# Exercise
Replace "Show me" with "Point out" in the lines from the start of the records through the line containing "318H570V173L518 159L464 213V239L425", inclusive, and return those lines with everything else unchanged. Leave the pictures out of your answer.

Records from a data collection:
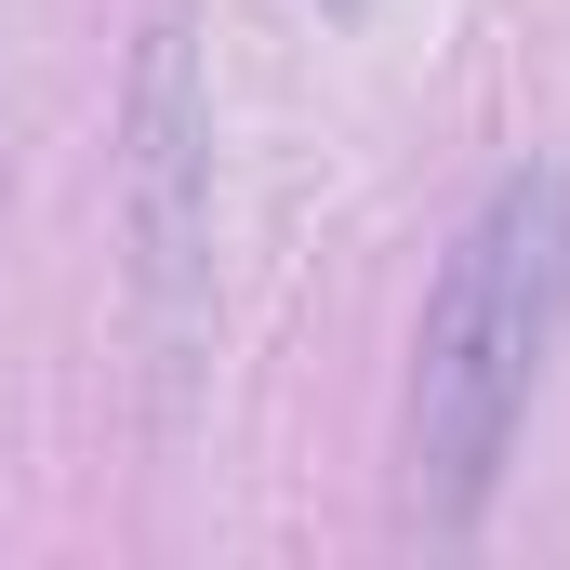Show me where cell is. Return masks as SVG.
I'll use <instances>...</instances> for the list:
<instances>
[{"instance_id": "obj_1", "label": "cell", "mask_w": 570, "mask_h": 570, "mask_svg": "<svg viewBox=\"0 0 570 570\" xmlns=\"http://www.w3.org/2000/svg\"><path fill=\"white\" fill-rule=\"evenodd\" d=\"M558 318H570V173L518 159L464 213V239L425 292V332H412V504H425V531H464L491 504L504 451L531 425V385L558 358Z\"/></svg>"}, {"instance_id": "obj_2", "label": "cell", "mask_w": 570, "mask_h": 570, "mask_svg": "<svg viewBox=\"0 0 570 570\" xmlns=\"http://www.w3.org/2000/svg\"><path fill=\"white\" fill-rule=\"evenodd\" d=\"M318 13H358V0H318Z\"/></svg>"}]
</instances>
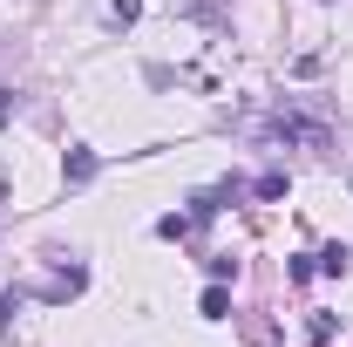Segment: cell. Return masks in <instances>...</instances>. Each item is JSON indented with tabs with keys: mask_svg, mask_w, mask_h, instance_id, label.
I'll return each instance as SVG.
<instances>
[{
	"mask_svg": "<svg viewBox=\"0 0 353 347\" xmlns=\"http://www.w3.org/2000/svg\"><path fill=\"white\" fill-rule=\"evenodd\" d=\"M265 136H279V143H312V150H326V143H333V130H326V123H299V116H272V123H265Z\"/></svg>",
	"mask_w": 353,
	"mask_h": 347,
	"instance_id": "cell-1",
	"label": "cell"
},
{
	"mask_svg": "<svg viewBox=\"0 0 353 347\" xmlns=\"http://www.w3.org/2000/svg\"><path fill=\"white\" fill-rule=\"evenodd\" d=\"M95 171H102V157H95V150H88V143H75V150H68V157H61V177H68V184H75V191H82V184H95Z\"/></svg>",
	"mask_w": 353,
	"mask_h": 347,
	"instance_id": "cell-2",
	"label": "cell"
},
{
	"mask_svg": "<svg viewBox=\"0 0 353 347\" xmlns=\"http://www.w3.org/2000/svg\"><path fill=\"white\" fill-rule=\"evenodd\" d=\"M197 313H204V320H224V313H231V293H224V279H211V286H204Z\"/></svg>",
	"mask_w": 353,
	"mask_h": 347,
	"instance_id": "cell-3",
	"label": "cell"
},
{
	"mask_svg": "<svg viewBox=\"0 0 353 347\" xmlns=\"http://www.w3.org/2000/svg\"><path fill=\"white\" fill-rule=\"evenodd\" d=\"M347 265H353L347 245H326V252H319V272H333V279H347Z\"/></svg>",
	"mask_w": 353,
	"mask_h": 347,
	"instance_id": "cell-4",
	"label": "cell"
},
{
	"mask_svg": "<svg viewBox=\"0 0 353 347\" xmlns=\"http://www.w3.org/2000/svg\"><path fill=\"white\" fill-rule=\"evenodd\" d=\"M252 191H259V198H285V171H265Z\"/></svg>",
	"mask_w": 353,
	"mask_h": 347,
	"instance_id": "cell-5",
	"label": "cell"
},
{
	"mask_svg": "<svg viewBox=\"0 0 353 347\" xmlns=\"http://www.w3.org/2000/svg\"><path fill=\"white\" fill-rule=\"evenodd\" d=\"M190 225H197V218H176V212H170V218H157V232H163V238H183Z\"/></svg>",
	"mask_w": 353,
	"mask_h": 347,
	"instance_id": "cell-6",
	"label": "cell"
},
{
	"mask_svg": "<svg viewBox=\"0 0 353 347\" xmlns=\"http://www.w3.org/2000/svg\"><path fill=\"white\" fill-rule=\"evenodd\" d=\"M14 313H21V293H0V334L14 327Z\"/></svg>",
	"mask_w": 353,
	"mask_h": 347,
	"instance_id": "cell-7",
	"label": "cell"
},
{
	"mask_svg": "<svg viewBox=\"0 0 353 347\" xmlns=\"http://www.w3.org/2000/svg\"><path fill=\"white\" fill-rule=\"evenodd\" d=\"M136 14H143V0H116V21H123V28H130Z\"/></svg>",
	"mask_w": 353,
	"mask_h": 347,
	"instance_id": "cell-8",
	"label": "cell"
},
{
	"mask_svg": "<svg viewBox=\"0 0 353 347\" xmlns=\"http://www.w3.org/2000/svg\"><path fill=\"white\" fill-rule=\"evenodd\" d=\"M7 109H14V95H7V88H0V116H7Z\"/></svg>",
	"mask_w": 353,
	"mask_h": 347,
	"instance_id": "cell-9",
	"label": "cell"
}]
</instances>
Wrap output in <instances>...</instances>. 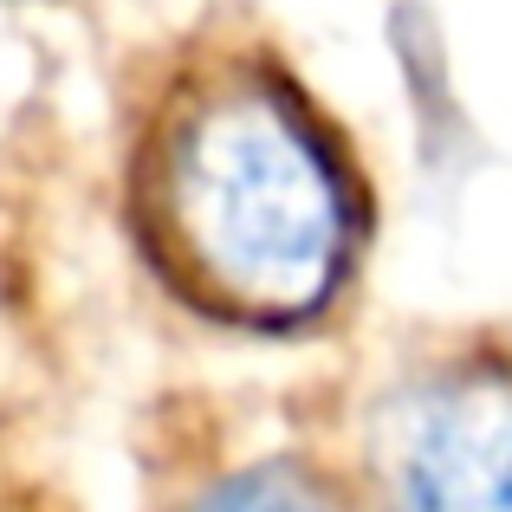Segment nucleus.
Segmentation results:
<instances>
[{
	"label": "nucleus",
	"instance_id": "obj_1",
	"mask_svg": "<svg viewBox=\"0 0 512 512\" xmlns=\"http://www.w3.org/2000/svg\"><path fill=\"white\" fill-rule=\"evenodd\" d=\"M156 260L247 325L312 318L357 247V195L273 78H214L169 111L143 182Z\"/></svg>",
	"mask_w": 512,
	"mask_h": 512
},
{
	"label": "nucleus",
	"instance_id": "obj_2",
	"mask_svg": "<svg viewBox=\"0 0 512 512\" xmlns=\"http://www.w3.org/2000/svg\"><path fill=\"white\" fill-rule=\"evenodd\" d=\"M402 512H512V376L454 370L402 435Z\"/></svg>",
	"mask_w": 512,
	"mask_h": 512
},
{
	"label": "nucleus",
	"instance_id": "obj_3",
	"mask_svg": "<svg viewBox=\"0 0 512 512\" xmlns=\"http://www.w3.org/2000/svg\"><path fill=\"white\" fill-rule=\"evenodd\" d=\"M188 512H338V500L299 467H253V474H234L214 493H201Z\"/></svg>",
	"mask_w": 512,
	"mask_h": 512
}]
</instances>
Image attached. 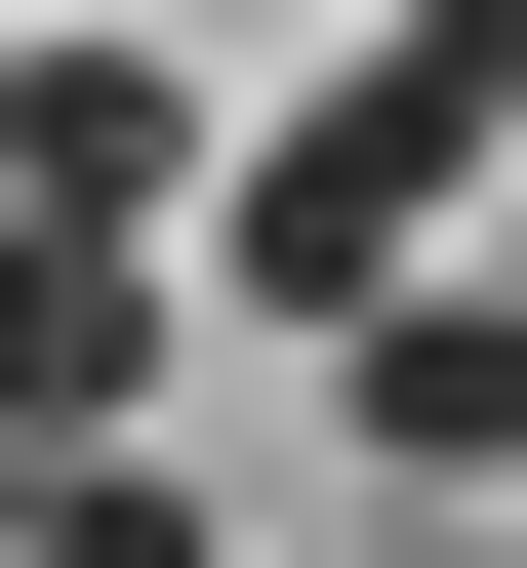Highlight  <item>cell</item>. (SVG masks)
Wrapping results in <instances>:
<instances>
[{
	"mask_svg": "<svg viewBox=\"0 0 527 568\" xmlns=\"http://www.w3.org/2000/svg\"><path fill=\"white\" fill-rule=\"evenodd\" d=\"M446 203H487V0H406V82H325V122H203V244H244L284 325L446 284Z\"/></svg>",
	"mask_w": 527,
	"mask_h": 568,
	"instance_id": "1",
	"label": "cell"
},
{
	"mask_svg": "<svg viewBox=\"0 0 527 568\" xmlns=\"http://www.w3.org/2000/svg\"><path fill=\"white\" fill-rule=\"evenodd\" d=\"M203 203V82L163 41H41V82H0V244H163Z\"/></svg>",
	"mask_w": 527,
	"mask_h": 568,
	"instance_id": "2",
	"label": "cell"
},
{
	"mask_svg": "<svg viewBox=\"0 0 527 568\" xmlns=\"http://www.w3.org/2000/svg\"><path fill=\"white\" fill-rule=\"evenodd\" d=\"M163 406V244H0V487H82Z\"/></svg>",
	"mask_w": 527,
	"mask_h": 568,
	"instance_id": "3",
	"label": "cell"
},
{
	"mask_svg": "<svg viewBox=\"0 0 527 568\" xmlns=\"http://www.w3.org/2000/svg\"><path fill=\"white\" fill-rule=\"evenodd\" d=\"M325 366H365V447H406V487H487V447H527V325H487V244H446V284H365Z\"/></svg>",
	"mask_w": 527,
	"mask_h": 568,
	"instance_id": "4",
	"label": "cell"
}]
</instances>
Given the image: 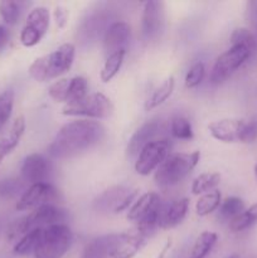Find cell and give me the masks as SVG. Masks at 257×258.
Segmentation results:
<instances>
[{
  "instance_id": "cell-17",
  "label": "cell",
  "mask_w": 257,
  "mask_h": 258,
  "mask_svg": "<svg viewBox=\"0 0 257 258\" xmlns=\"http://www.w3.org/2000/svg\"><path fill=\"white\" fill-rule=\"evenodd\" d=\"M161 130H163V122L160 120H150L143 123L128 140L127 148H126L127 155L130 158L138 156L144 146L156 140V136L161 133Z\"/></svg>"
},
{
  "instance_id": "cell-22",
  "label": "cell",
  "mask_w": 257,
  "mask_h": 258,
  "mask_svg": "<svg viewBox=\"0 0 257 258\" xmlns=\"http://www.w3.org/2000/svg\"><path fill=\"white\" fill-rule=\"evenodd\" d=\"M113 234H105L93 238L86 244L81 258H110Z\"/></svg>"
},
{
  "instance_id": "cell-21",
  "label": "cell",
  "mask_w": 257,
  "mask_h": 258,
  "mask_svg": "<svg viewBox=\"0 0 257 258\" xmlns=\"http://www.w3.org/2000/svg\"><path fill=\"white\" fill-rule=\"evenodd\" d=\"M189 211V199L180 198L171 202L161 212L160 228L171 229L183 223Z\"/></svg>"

# Written solution
Point out where cell is. Return masks as SVG.
I'll use <instances>...</instances> for the list:
<instances>
[{"instance_id": "obj_1", "label": "cell", "mask_w": 570, "mask_h": 570, "mask_svg": "<svg viewBox=\"0 0 570 570\" xmlns=\"http://www.w3.org/2000/svg\"><path fill=\"white\" fill-rule=\"evenodd\" d=\"M558 318H570V173L518 159L464 213V239L425 292V332H412V504H425V531H464L491 504L504 451L531 425V385L558 358Z\"/></svg>"}, {"instance_id": "obj_2", "label": "cell", "mask_w": 570, "mask_h": 570, "mask_svg": "<svg viewBox=\"0 0 570 570\" xmlns=\"http://www.w3.org/2000/svg\"><path fill=\"white\" fill-rule=\"evenodd\" d=\"M318 13H358V0H318Z\"/></svg>"}]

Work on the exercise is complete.